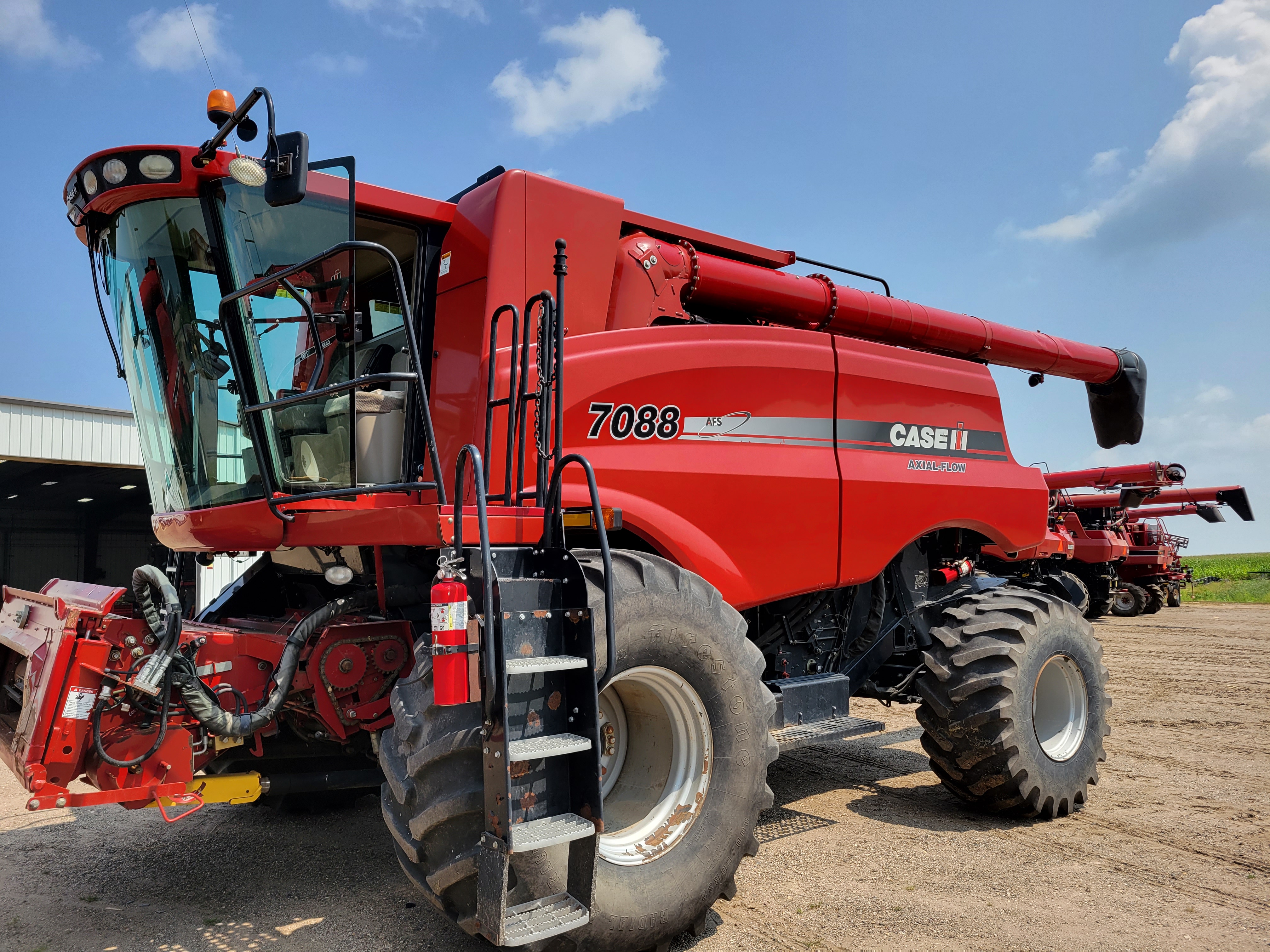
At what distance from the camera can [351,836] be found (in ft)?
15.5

--

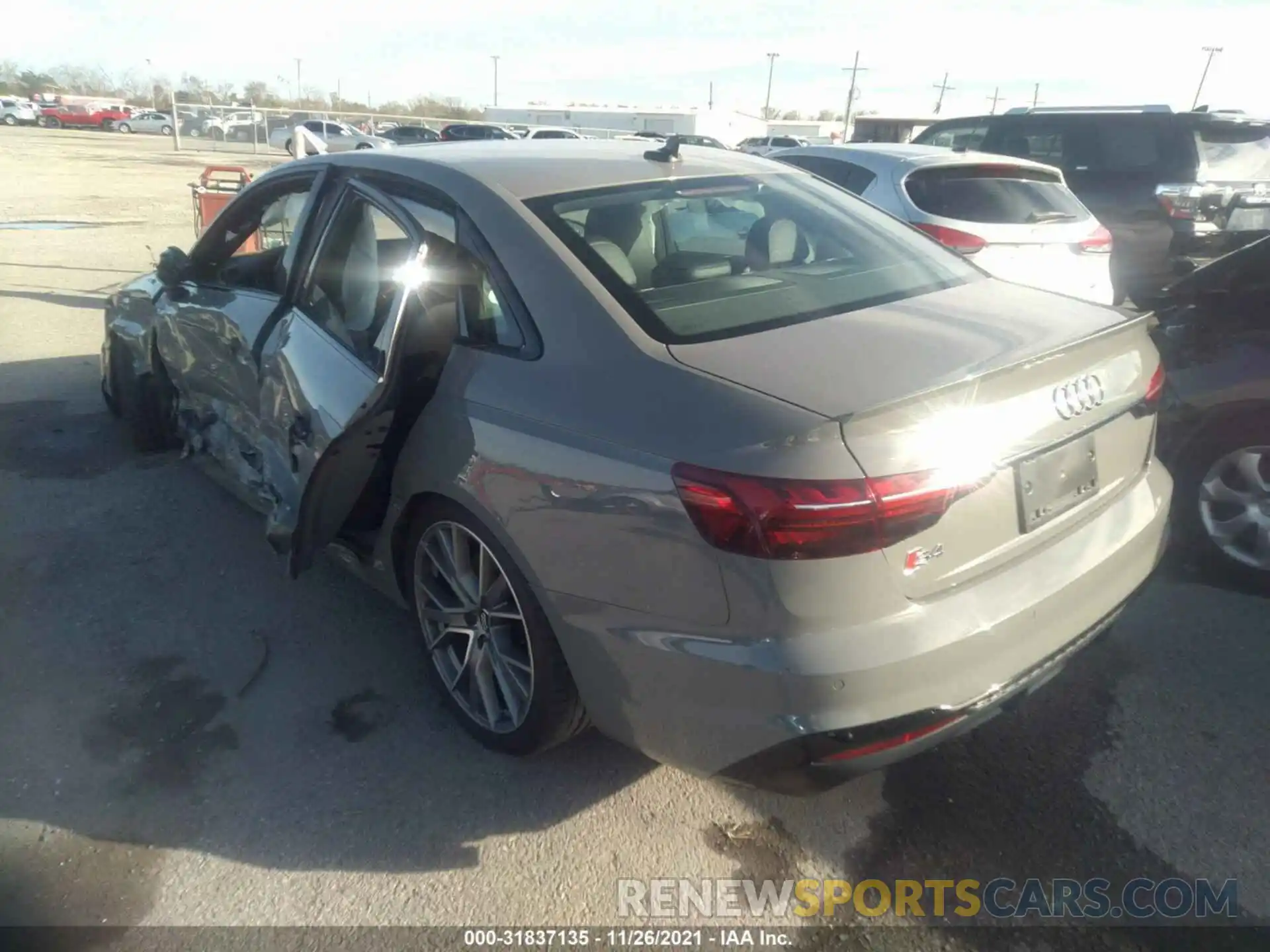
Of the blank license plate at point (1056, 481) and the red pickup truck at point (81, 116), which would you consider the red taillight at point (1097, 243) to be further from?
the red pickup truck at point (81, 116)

* * *

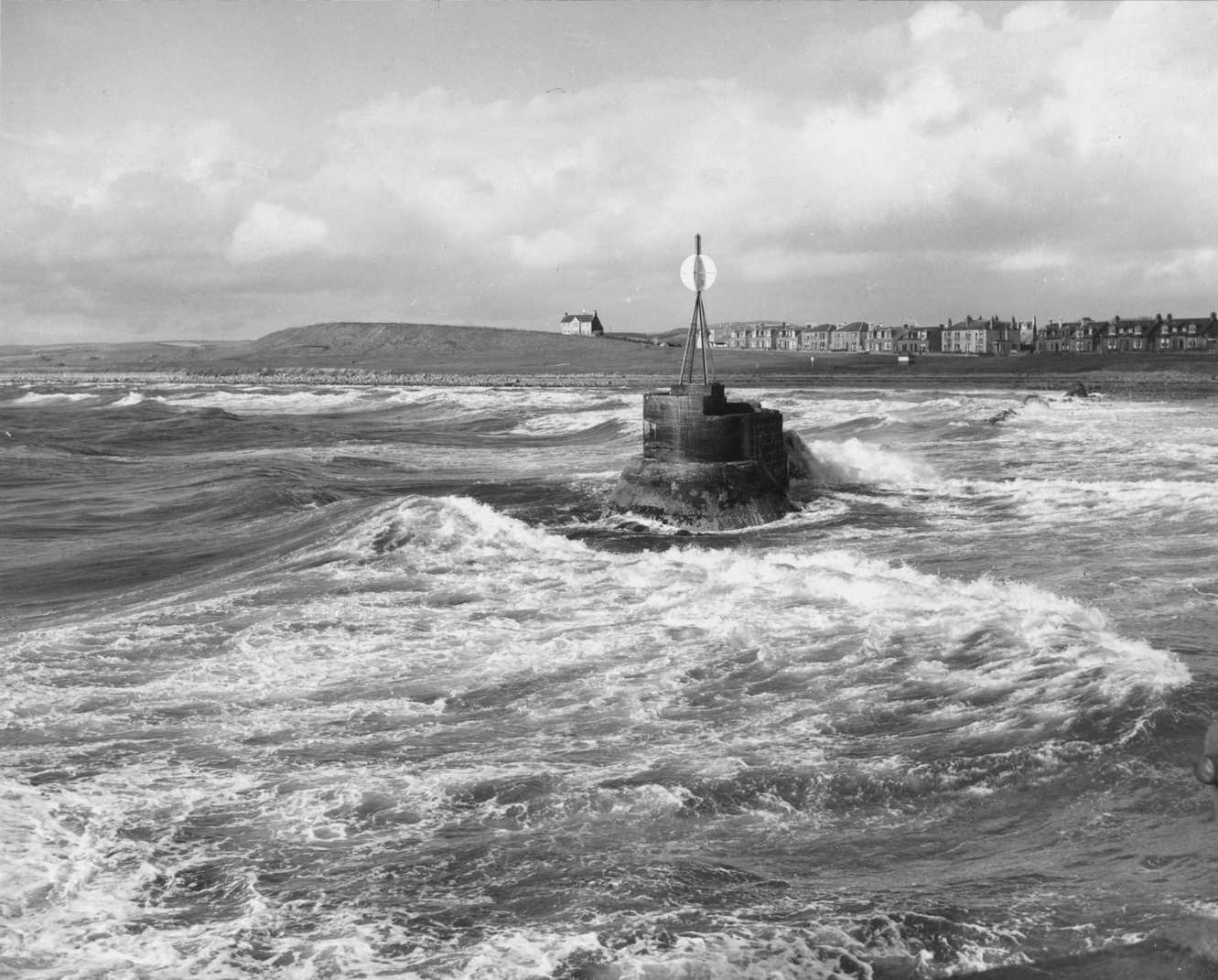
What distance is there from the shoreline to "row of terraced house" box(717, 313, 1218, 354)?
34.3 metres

Given exercise: Pick out every line of the listing above that contains the word "truck" and copy each of those lines in full. Treat uppercase and lowercase as different.

Correct answer:
Of the blank license plate at point (1056, 481) and the red pickup truck at point (81, 116), which would you consider the red taillight at point (1097, 243) to be further from?
the red pickup truck at point (81, 116)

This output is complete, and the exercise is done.